Salvador Pérez. (AP)

DETROIT -- Salvador Pérez, por supuesto, ha hecho mucho más que irse de 4-4 en el Día Inaugural ante los Tigres. A la edad de 23 años, el receptor venezolano de los Reales ya ha sido convocado al Juego de Estrellas y ha ganado un Guante de Oro.

Con razón su manager, Ned Yost, lo tiene catalogado como uno de los mejores catchers de todo el béisbol.

"Es un pelotero completo", elogió Yost. "Es ofensiva, es defensiva, tiene liderazgo. Pero todavía hay cosas que necesita seguir haciendo para poder alcanzar el siguiente nivel. Creo que llegará a ser el mejor. No creo que vaya a haber alguien mejor que él.

"Realmente sólo hay un receptor que a mi juicio es mejor que él en estos momentos y ése es (el puertorriqueño) Yadier Molina. Hay muchachos que son buenos -- [Buster] Posey es como Sal, es muy bueno y ya se ganó un trofeo de JMV. Juega en la otra liga y no lo veo jugar lo suficiente, pero siempre he quedado impresionado con Yadi. Cuando Sal llegó, le vi muchas similitudes con el juego de Yadier Molina cuando [Molina] debutó en las Grandes Ligas".

Pérez arrancó la campaña con números de por vida de .301 de promedio, 139 carreras remolcadas y 81 extrabases en 253 juegos de Ligas Mayores. Yost cree que Pérez todavía puede mejorar en la caja de bateo.

"Podría conseguir más bases por bolas. Lo que sucede con los buenos bateadores es que tienen que aprender a recibir bases por bolas. A Prince Fielder, eso le ha funcionado bastante", explicó Yost. "Cuando le estás haciendo swing a pitcheos que benefician al lanzador en situaciones, no te estás ayudando a ti mismo, ni a tu equipo. Pero si mantienes tu enfoque y sólo le haces swing a tus pitcheos, vas a tener mucho más éxito, vas a embasarte con más frecuencia. Y entre más te embases, existe la oportunidad de anotar carrera. No puedes anotar una carrera cuando le haces swing a un lanzamiento y te hacen out".

Pérez es un buen bateador de contacto, con 110 ponches en 933 turnos al bate al arrancar la temporada. Pero apenas ha recibido 40 pasaportes.

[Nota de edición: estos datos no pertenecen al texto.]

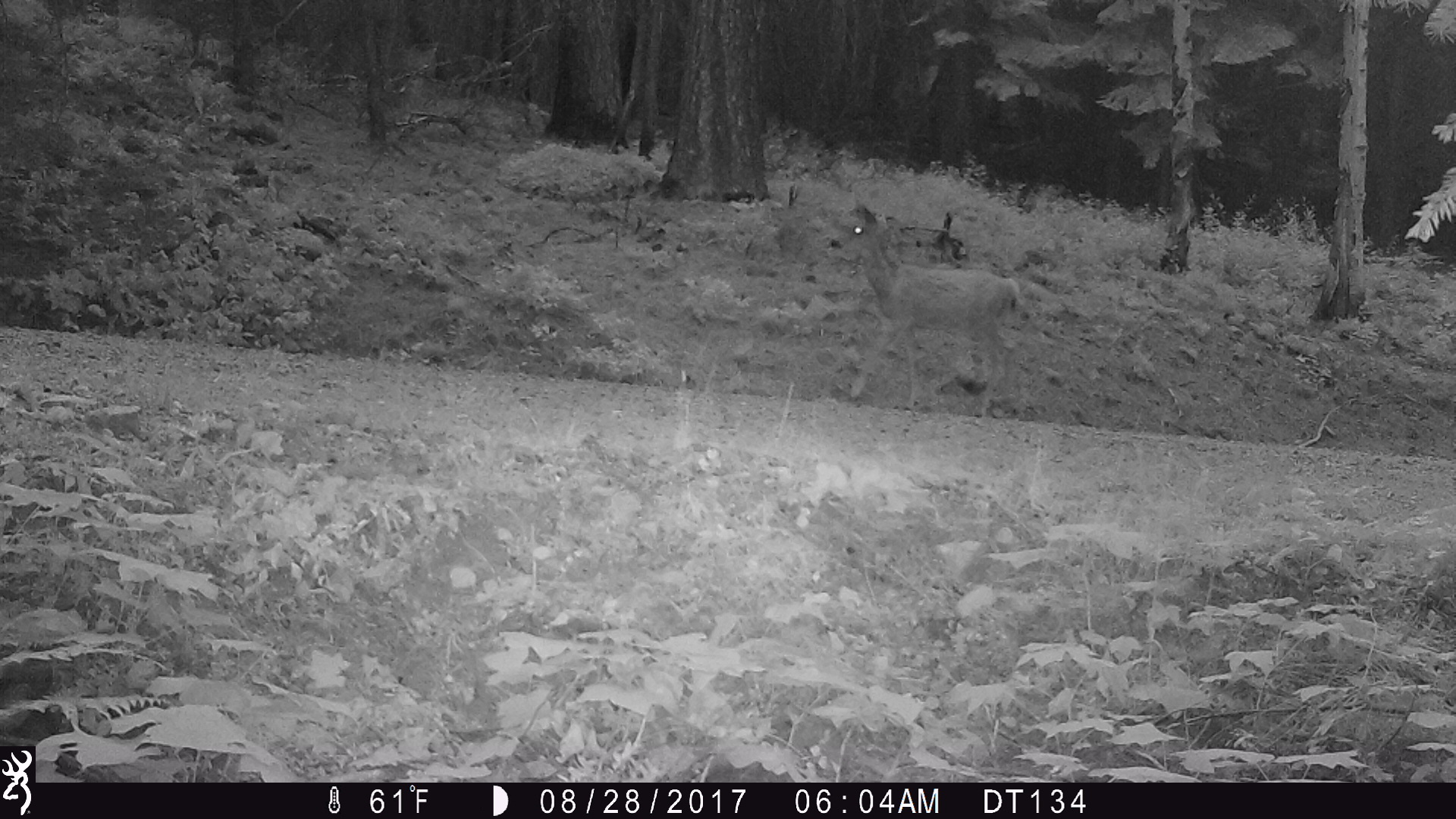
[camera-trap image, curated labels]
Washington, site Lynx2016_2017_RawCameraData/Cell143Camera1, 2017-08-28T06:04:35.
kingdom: Animalia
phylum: Chordata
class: Mammalia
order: Artiodactyla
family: Cervidae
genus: Odocoileus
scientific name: Odocoileus hemionus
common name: mule deer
Odocoileus hemionus (mule deer). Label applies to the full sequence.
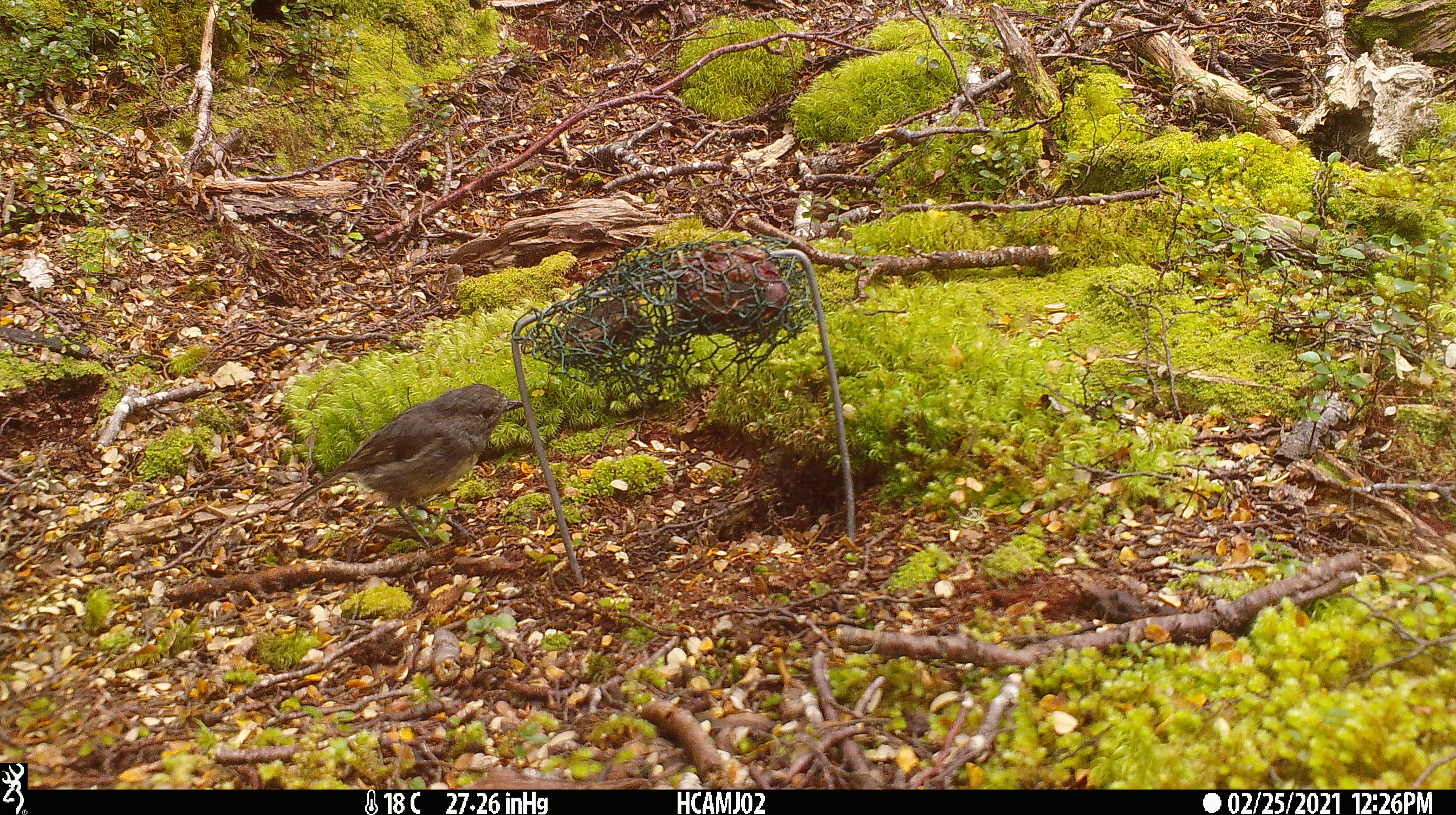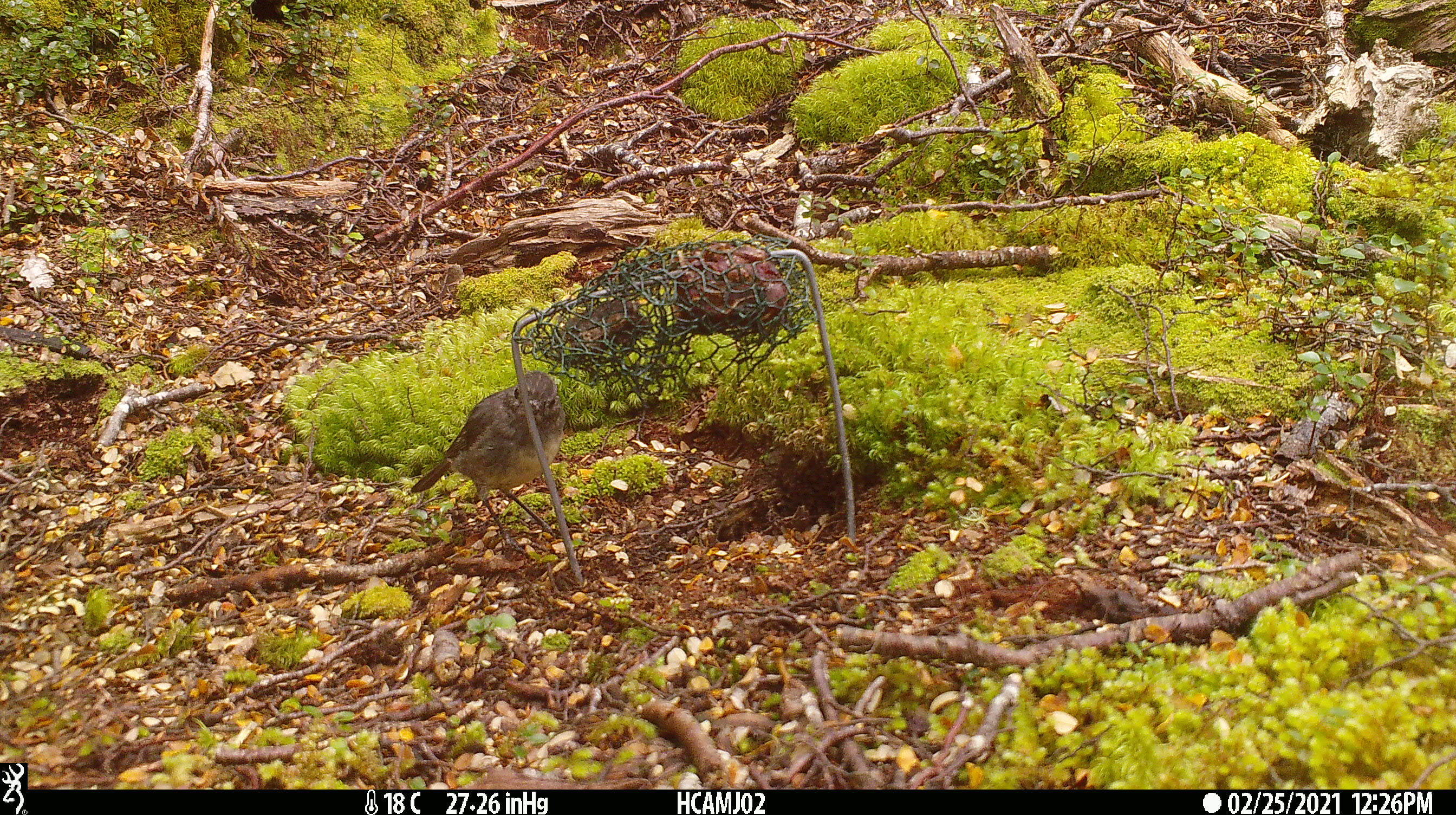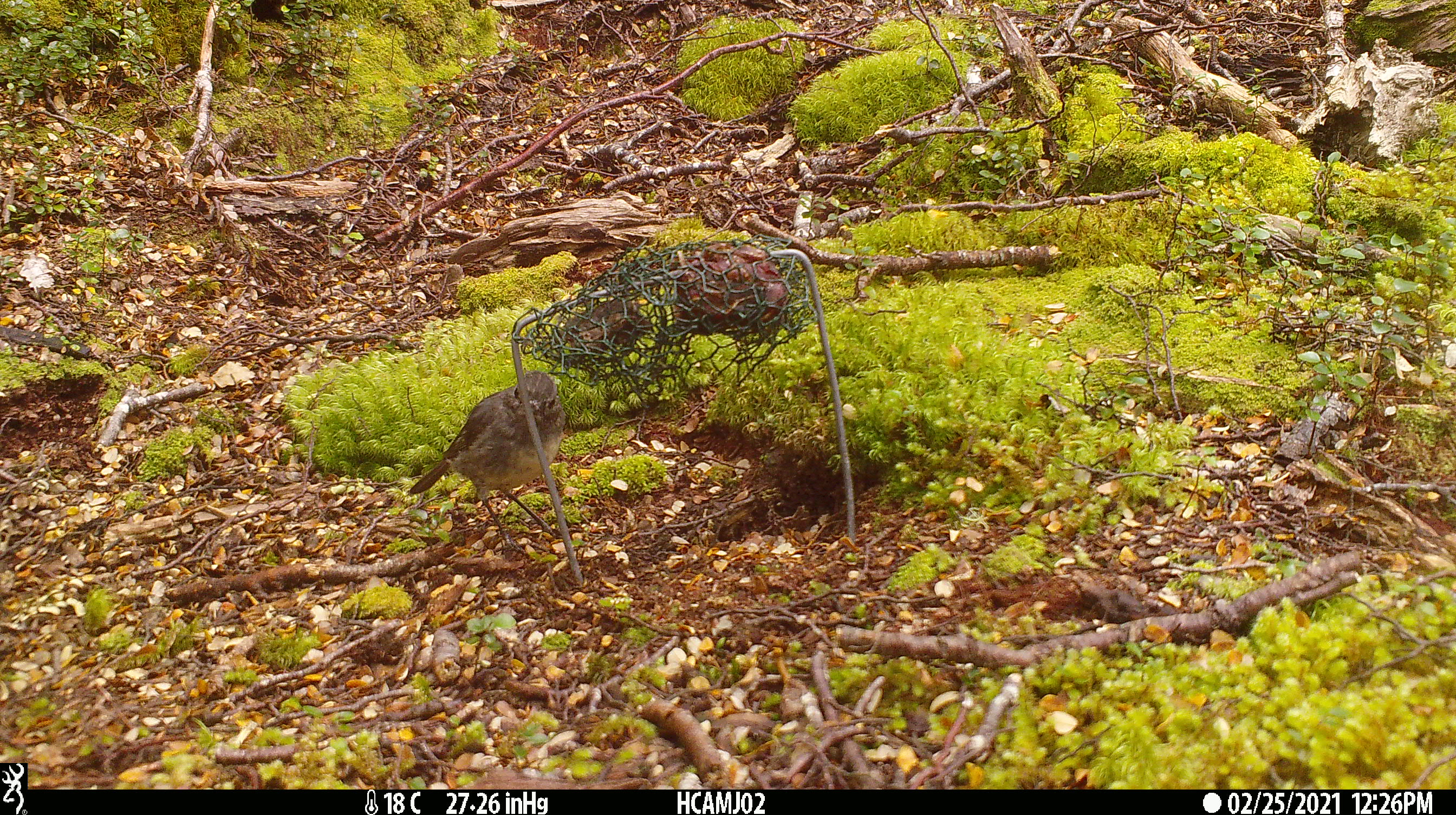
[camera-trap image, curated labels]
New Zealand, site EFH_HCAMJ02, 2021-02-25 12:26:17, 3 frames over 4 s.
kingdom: Animalia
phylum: Chordata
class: Aves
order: Passeriformes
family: Petroicidae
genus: Petroica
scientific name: Petroica australis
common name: new zealand robin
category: robin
Robin (new zealand robin) (Petroica australis).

"Se trata de tener disciplina en el plato; el muchacho la obtendrá con el tiempo", confió Yost. "A un jugador no puedes simplemente decirle, 'Quiero que trabajes más bases por bolas'. Ellos tienen que aprender cómo hacerlo. Y eso se aprende con la experiencia y con el tiempo".

Un reportero mencionó que Molina, cinco veces llamado al Juego de Estrellas y seis veces ganador del Guante de Oro con los Cardenales, a veces parece estar en otro planeta.

"Sal también puede estar en ese planeta", afirmó Yost.